What the task asks ::
Carry on the article about the Princess of Wales learning to forage, picking up after its final sentence.

Given text ::
++++++++++++++++++++

The Princess of Wales often speaks about her love for the great outdoors, and during a visit to Pontypridd in south Wales on Wednesday, she shared the new skill she's learning.
Prince William and Kate were given a tour of the Meadow Street Community Garden and Woodland to hear about the site's impact and how volunteers worked to restore it in the wake of the floods, which affected the area in 2024.
As the Princess chatted too young volunteers, she revealed that she is learning to forage in Norfolk, with her three children, Prince George, 11, Princess Charlotte, nine, and Prince Louis, six, left impressed by a "huge" puffball mushroom she had found near their home.
"The children thought it was fascinating," she said.
Foraging involves searching for and collecting edible plants, fruits, nuts, seeds and fungi from the outdoors.
No doubt Kate has also picked up some tips from her father-in-law, the King, who embarked on a mushroom foraging trip alone in August 2011.
It was the hobby that Charles also turned to on the day of his mother Queen Elizabeth II's death on 8 September 2022.
He learned that his mother had passed as he returned to Balmoral after foraging for mushrooms on his nearby Birkhall estate.
The Princess of Wales, who has long spoken about the benefits of being in nature, shares a love of outdoor pursuits with her husband and their children.
Back in 2020, Kate appeared on the Happy Mum, Happy Baby podcast and when host Giovanna Fletcher prompted the then Duchess of Cambridge to complete the sentence, "I'm happy when…," she replied: "I'm with my family outside in the countryside and we're all filthy dirty.

++++++++++++++++++++

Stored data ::
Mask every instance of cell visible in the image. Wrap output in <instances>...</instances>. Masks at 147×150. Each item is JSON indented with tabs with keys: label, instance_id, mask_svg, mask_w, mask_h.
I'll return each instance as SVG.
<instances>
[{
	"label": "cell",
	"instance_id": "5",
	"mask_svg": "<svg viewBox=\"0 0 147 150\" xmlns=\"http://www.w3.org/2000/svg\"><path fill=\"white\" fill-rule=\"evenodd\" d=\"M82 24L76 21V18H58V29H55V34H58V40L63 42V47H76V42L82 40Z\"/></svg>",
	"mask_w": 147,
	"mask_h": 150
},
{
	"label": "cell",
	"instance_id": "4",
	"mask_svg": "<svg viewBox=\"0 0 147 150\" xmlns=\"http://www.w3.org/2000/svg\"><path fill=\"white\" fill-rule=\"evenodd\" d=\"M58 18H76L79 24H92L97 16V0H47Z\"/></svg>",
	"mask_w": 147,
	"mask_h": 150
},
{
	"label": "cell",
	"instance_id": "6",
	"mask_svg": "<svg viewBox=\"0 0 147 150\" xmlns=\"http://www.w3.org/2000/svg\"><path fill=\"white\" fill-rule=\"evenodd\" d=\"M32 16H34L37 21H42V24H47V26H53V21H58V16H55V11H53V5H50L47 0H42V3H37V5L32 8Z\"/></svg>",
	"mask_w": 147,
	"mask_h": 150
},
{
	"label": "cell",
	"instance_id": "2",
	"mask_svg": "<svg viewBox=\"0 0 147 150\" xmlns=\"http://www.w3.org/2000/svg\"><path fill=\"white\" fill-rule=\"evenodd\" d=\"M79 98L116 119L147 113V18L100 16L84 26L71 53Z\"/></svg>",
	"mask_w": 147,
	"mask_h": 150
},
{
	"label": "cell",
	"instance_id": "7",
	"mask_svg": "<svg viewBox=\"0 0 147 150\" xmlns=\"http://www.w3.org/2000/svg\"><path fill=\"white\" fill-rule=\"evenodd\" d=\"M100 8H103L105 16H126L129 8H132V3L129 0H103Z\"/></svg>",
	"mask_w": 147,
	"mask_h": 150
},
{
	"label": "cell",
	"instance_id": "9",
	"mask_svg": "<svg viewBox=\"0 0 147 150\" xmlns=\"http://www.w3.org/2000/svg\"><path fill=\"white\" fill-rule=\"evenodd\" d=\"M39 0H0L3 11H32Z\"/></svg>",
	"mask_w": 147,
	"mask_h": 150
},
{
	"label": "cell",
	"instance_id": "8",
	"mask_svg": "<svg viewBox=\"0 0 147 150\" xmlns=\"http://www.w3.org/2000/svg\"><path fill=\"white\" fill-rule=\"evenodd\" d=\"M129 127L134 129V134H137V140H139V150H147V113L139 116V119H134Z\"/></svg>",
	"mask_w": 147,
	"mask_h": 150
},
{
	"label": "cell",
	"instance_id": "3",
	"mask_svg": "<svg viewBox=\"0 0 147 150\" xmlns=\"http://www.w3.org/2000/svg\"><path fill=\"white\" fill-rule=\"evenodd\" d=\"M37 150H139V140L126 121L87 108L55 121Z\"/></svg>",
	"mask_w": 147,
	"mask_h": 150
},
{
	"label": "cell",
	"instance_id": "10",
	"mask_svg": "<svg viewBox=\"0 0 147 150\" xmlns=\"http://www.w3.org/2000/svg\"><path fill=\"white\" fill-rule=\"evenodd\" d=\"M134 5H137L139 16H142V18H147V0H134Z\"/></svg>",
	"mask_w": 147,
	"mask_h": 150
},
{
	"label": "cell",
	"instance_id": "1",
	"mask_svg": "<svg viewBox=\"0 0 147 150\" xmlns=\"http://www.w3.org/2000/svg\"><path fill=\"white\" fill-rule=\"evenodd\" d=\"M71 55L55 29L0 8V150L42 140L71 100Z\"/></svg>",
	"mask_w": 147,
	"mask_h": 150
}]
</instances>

++++++++++++++++++++

Response to this exercise ::
And in the ITV documentary, Prince William: A Planet For Us All, the future King said of his eldest son George: "Seeing my children, seeing the passion in their eyes and the love for being outdoors… They find a bug or they love watching how bees are forming the honey.
"George particularly, if he's not outdoors he's quite like a caged animal. He needs to get outside."
Kate was pictured standing next to a tree and captured playing in the woodland and the beach in Norfolk, as she shared updates about her cancer treatments last year.
And just a couple of weeks after she announced she was in remission from the disease, Kensington Palace posted a powerful snap of the Princess taken by her youngest son, Louis, which showed Kate standing with her arms outstretched in a wintery forest scene.
"Don't forget to nurture all that which lies beyond the disease," Kate wrote in the caption to mark World Cancer Day.